The name Sweet Slugabed comes from the 17th Century poem “Corinna’s Going a Maying,” by Robert Herrick. I first read it in college, and ever since, the words, “get up sweet slugabed and see/the dew bespangled herb and tree” have been my internal reminder to go out, to see, to participate in and celebrate the beauty of our world. This blog is an attempt to answer Herrick’s call from centuries ago. While the poem was written to a young girl, at least closer to the age I was when I first read it, as I get older these words have taken on more urgency: “our life is short, and our days run as fast away as does the sun.” This blog is an attempt to capture something of the beauty in my days as they run away—to, no matter what the season, make sure that while I can, I go a Maying.
Here’s the thing: poetry is always made up of the concrete. So when Robert Herrick is calling for his sweet slugabed to get up and go a Maying, he describes a pastoral British landscape: flowers, birds, parks, streets and open fields. I live with my family in the heart of Washington, D.C. The subjects through which and with whom I set out to go a’Maying include the following:
Ubi has been dead for several years now, and I haven’t actually posted much about her in part because I still miss her SO much I can’t find the words to describe her. Ubi came into my and my husband’s lives years ago, when we were newly out of college and the world seemed to hold infinite possibility. In fact, Herrick’s line “See how Aurora throws her fair fresh-quilted colours through the air” speaks to me now of those years. I met Ubi for the first time in the middle of Central Park and walked her home to our apartment, the first of our adventures in that wild park in the midst of the dense urban island of Manhattan.
If there is a being in this world who knows how to seize the day, it is Pundit.
My husband plucked him as a puppy from some young people having a sidewalk sale before they moved to Mexico who had found Pundit wandering alone in a park. That was in 1998. He has been our companion in joy ever since.
If Pundit spends much of his life in a state of joy I wish I could emulate, Cholula is more like me, hemmed in by fears and anxieties, most of which are all in her head.
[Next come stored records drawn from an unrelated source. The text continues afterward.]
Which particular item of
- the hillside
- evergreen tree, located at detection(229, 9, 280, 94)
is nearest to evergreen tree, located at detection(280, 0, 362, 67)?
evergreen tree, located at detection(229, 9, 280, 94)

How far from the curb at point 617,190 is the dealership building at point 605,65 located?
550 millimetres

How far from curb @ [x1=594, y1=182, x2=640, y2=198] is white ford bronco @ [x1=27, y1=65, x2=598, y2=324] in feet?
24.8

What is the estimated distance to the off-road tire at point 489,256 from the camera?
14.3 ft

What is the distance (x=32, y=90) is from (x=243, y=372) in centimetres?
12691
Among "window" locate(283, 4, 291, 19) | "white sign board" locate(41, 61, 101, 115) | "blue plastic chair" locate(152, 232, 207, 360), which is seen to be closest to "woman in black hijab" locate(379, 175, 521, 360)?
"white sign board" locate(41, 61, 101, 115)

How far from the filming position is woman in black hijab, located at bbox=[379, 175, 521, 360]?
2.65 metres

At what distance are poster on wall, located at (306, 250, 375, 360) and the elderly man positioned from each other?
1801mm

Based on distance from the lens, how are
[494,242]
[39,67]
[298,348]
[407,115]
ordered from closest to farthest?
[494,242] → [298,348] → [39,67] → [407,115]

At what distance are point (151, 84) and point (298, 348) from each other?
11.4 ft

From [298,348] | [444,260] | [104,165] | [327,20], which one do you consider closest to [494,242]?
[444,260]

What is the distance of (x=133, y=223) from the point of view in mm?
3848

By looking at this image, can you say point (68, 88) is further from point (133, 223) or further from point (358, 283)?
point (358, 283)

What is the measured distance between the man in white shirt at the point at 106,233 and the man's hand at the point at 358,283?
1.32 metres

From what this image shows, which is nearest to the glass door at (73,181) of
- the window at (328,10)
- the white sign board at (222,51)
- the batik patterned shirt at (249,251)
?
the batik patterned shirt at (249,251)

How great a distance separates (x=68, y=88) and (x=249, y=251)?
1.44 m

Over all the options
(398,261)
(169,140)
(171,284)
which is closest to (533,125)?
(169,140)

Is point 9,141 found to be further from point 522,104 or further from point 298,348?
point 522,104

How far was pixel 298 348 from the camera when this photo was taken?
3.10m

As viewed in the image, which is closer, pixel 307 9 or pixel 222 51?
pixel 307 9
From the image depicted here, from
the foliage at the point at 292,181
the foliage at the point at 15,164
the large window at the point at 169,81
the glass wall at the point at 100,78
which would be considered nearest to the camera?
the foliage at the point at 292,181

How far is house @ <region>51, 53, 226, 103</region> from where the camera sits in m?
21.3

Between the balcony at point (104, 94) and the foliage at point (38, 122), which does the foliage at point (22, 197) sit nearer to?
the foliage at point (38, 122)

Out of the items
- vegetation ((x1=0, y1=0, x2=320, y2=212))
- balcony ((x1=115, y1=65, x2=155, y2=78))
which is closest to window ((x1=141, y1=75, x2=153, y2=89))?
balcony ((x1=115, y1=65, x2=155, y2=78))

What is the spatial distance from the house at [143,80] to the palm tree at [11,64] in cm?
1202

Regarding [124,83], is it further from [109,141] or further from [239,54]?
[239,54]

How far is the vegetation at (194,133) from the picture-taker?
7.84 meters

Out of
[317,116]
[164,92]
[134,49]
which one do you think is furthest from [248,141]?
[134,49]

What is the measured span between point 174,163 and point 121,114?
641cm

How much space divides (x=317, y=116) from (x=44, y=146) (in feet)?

I found her at a local D.C. shelter in August 2010, when she was three or four years old. Shortly after bringing her home, I realized she had some problems—specifically, fear-based leash aggression against other dogs—and reached out to Natural Dog Training founder Kevin Behan for help (see below). I like to think that Cholula and I are working together to conquer our fears in time to, while we can, go a-Maying.
Natural Dog Training
I write about my experiences trying to put natural dog training methods into practice because I’m fascinated by it, and because even my inept efforts to follow its methods have led to sometimes startling results, first with Ubi and Pundit, who I trained according to Kevin Behan’s first book, Natural Dog Training, and next with Cholula. On Kevin’s website, he describes natural dog training thus:
“The founding principles of Natural Dog Training are that what is most natural about the dog, its wildest essence, is good, and that dogs are social by nature. Even with the most troubling ‘problem behaviors’, nothing is “broken” and so nothing needs to be “fixed”.
By appealing to this fundamental aspect of a dog’s mind and centering our training models around this idea, a dog’s cooperative and loving nature can become the most pronounced aspect of its character. Natural Dog Training’s methods are all about working with your dog’s energy, rather than fighting against it.”
While I don’t feel as free to discuss my children in a public forum as I do my dogs, they are the essence of my efforts to seek out and pass on an appreciation for the beautiful in our lives, everywhere we can find it.
I grew up here and live here again. I love it—and my love for it has little to do with the things most people associate with the city. As well as the monuments and political theater, I love its urban streets, its rivers and creeks and parks, its commercial and residential areas, its incongruities, and the natural beauty that surrounds it.
I hope you enjoy sharing my D.C. Secrets, whether or not you live in this city.